Extracted data
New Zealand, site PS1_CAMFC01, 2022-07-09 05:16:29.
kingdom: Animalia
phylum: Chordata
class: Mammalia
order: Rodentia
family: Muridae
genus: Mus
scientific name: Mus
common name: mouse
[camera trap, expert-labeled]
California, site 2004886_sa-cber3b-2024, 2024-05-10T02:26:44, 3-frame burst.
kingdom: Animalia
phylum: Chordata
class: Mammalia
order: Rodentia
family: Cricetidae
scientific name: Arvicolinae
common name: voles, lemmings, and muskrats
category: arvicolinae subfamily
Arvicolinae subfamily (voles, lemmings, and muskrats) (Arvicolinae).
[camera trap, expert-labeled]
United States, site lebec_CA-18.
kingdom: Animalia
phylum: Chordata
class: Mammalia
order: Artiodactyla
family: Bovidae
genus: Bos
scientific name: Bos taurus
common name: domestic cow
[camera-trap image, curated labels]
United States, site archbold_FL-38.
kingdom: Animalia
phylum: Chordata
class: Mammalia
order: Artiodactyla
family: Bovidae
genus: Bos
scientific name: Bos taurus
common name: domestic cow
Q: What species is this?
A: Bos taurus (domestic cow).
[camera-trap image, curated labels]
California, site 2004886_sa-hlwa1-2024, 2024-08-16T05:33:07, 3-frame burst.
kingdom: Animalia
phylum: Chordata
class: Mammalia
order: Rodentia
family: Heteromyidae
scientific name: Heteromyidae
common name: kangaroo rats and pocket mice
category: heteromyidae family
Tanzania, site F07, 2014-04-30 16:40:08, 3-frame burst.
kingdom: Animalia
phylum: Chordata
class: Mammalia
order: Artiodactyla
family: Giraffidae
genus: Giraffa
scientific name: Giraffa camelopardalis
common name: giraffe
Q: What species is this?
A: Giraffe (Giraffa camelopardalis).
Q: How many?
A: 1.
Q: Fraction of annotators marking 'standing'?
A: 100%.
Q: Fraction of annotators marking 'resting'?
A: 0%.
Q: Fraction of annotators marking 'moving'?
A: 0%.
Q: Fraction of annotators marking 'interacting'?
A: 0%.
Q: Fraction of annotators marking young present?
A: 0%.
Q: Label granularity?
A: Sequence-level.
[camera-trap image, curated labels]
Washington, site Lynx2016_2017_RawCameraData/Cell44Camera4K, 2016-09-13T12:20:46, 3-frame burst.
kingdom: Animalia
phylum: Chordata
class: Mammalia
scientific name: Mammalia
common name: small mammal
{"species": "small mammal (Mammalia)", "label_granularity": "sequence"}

What to produce
Wherever the string "United" appears in the entries above, return the line it appears on.

Solution to this problem
United States, site lebec_CA-18.
United States, site archbold_FL-38.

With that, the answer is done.